> **Objectif visé**:
Répondez à ces questions à l'aide du texte extrait ci-dessous :
1. Que demandent les jeunes à pouvoir développer ?
2. Quelle association Mgr Lacombe cite-t-il par son nom ?
3. Combien de jeunes participants le père Éric Mouterde compte-t-il au pèlerinage au Puy-en-Velay ?

> **Texte extrait**:
┄┄┄┄┄┄

Mais comment donc aider ces jeunes à « développer une pensée critique » comme ils le demandent ? Comment répondre à leur besoin de formation ?
Pour les rassembler, « il y a de belles initiatives et des vraies propositions pastorales », note Mgr Lacombe citant les écoles de prière, les actions solidaires en tout genre (comme les maraudes dans les grands centres urbains), les associations comme Le Rocher, les lieux de fraternité et de convivialité nombreux qui se développent en France. Le père Éric Mouterde, prêtre à Lyon chargé de la Pastorale des jeunes, va dans le même sens : « Rien qu’au pèlerinage au Puy-en-Velay, on compte neuf-cents jeunes participants ! », s’enthousiasme-t-il.

┄┄┄┄┄┄

(Entrées de données enregistrées)
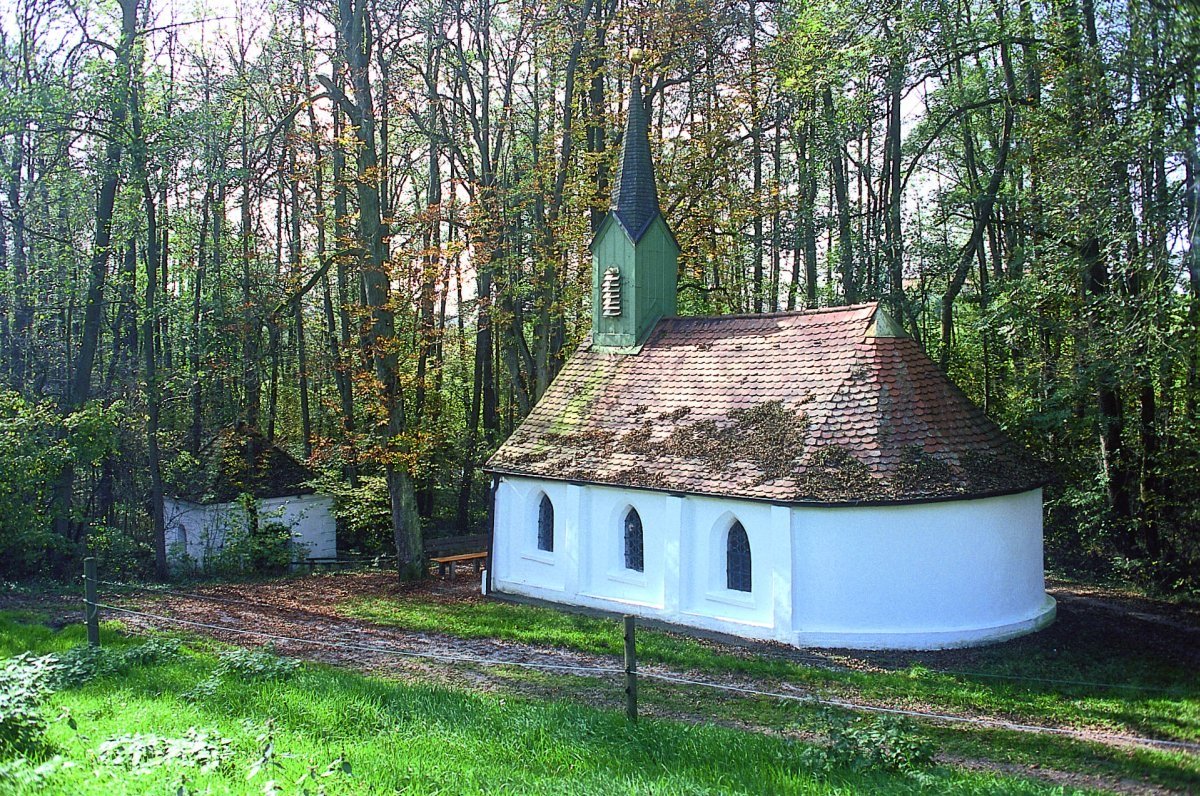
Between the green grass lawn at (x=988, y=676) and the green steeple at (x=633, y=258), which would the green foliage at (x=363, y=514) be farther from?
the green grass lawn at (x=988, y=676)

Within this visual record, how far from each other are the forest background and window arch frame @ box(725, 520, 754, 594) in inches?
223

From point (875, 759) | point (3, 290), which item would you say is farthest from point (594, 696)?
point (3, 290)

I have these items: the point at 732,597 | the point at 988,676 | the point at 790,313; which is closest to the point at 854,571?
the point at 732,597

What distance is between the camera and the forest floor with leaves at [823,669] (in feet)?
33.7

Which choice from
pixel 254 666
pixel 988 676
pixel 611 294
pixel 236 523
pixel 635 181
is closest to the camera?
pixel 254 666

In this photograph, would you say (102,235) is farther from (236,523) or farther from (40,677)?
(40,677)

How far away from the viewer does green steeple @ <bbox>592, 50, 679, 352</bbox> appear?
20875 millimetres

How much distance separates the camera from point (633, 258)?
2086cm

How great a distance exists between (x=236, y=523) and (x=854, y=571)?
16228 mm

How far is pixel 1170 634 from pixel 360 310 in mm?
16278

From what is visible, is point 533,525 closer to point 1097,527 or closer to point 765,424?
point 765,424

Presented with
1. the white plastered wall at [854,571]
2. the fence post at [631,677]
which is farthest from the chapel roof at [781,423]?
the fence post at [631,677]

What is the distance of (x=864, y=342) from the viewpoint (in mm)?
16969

┄┄┄┄┄┄

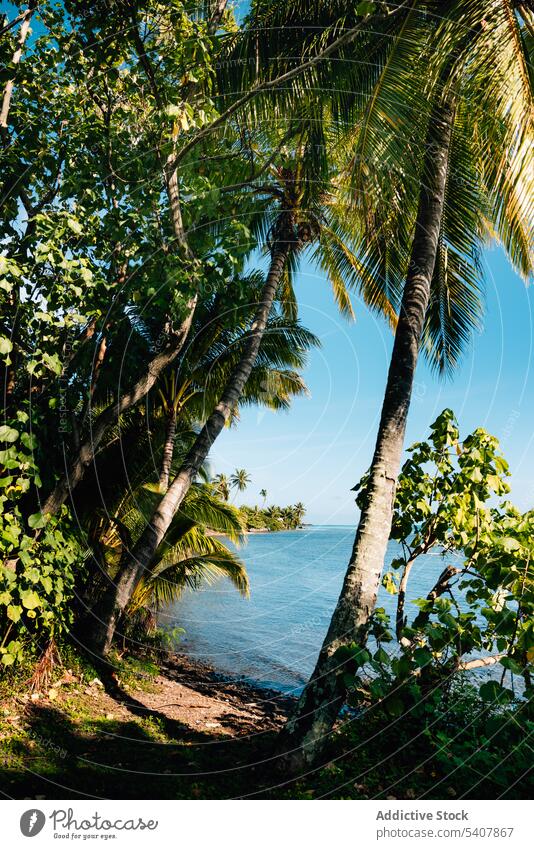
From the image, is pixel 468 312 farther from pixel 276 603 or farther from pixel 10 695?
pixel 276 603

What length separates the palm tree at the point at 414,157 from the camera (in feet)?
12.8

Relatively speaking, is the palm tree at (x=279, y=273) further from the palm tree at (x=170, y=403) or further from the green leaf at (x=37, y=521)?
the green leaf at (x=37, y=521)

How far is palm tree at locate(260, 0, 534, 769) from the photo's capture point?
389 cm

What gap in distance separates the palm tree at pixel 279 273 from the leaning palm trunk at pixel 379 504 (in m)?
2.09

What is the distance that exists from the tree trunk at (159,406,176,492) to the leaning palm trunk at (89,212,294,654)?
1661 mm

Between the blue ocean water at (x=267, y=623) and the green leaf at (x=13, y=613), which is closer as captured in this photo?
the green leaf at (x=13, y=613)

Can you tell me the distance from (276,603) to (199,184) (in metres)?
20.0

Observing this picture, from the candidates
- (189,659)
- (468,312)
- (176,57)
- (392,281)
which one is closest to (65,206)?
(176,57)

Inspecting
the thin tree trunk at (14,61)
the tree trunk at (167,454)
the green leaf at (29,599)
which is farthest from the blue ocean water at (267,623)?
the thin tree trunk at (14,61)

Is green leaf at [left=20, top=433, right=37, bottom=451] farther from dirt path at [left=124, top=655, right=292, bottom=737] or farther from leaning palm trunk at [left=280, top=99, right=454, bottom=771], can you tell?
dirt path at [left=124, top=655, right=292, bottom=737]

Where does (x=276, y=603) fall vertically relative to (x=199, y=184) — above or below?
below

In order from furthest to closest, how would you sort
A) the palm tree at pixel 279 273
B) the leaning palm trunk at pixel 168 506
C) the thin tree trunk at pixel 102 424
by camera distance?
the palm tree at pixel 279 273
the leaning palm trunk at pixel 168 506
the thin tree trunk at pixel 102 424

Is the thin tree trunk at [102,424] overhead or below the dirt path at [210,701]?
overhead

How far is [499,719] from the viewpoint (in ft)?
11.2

┄┄┄┄┄┄

> **Tâche accomplie**:
1. Ils demandent à développer une pensée critique.
2. Il cite l'association Le Rocher.
3. Il compte neuf-cents jeunes participants.